_The problem_
Copy the line with "How far from the camera" and all lines following it through the last line of the entries, exactly as written.

_Record set_
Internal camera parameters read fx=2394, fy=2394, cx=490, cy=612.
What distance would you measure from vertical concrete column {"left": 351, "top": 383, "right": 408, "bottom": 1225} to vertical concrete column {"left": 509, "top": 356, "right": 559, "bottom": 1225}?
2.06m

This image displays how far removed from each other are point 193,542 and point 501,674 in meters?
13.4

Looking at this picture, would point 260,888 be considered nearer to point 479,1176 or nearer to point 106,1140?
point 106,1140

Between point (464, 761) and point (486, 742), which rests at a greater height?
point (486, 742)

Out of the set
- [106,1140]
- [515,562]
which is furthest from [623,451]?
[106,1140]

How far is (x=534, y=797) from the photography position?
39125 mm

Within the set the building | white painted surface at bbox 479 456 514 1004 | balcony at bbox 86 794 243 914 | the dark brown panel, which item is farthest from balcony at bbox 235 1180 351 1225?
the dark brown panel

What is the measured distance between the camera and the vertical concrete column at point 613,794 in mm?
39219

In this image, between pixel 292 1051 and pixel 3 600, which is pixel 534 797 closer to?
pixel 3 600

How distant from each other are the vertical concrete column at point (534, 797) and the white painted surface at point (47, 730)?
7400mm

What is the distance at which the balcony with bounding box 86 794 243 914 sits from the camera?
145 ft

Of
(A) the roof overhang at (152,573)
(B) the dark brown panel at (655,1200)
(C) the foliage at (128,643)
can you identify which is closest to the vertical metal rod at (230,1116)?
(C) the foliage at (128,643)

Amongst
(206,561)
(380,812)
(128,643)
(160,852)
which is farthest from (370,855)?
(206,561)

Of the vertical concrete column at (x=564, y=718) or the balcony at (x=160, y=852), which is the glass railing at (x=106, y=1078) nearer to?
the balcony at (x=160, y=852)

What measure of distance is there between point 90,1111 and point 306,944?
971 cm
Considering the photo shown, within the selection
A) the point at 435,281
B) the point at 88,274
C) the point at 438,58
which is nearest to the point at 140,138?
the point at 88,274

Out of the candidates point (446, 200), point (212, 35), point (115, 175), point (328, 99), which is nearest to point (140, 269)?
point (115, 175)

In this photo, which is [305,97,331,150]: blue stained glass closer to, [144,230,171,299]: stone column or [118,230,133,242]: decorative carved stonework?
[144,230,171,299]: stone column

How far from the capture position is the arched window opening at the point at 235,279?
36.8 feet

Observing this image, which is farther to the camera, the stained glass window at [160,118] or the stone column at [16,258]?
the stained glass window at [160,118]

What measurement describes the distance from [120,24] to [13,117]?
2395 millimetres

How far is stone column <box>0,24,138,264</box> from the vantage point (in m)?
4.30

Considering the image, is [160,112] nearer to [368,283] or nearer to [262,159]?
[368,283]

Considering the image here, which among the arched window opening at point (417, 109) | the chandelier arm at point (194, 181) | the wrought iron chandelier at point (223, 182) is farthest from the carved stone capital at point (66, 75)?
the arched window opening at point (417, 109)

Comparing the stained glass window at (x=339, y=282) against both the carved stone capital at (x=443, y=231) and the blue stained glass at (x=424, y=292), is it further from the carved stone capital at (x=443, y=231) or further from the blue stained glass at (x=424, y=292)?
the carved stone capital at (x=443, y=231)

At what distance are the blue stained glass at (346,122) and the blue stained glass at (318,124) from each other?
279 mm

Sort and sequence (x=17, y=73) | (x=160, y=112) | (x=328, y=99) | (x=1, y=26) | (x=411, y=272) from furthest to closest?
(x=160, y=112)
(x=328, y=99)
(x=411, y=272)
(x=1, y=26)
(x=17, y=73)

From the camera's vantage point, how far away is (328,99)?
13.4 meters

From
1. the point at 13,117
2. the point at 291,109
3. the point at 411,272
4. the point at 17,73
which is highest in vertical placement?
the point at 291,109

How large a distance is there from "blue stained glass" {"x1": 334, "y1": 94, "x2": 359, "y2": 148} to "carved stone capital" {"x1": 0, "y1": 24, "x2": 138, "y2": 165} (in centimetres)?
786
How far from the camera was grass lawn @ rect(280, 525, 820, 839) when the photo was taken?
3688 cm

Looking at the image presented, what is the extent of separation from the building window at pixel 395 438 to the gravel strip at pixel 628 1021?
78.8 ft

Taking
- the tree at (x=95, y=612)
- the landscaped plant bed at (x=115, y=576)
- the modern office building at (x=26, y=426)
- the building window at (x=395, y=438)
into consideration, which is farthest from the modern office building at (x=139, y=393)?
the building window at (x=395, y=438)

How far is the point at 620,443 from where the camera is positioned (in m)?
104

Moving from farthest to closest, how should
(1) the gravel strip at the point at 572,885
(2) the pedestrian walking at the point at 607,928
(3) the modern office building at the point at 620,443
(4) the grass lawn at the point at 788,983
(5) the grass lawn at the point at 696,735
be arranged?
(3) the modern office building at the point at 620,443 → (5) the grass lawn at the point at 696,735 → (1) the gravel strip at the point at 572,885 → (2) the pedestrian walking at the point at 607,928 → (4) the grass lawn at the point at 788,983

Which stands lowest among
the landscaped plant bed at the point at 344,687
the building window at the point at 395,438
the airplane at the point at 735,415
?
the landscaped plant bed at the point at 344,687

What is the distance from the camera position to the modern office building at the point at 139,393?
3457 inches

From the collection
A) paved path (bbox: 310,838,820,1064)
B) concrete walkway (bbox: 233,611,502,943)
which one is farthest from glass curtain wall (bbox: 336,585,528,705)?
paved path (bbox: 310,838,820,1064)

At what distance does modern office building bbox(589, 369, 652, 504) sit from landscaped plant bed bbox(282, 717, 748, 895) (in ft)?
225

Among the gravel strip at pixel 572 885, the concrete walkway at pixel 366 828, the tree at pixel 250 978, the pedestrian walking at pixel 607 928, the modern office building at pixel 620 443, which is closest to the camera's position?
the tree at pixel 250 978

_Reply to the exercise_
How far from the camera was grass lawn @ rect(280, 525, 820, 839) when the photo was taken?
3688 cm

Looking at the image presented, what is the extent of separation from the building window at pixel 395 438 to the gravel strip at pixel 628 1021?
78.8 ft

Taking
- the tree at (x=95, y=612)
- the landscaped plant bed at (x=115, y=576)
- the modern office building at (x=26, y=426)
- the building window at (x=395, y=438)
into consideration, which is farthest from the modern office building at (x=139, y=393)?
the building window at (x=395, y=438)

How far is the point at 620,443 from where the camera is positioned (in m)?
104

Moving from farthest to closest, how should
(1) the gravel strip at the point at 572,885
(2) the pedestrian walking at the point at 607,928
(3) the modern office building at the point at 620,443
(4) the grass lawn at the point at 788,983
(5) the grass lawn at the point at 696,735
be arranged?
(3) the modern office building at the point at 620,443 → (5) the grass lawn at the point at 696,735 → (1) the gravel strip at the point at 572,885 → (2) the pedestrian walking at the point at 607,928 → (4) the grass lawn at the point at 788,983

Which stands lowest among
the landscaped plant bed at the point at 344,687
the building window at the point at 395,438
the airplane at the point at 735,415
?
the landscaped plant bed at the point at 344,687

What is the distance from the camera position to the modern office building at the point at 139,393?
3457 inches

From the collection
A) paved path (bbox: 310,838,820,1064)
B) concrete walkway (bbox: 233,611,502,943)
which one is farthest from glass curtain wall (bbox: 336,585,528,705)?
paved path (bbox: 310,838,820,1064)

At what distance does modern office building bbox(589, 369, 652, 504) sit from landscaped plant bed bbox(282, 717, 748, 895) (in ft)?
225

Among the gravel strip at pixel 572 885, the concrete walkway at pixel 366 828, the tree at pixel 250 978, the pedestrian walking at pixel 607 928, the modern office building at pixel 620 443, which is closest to the camera's position?
the tree at pixel 250 978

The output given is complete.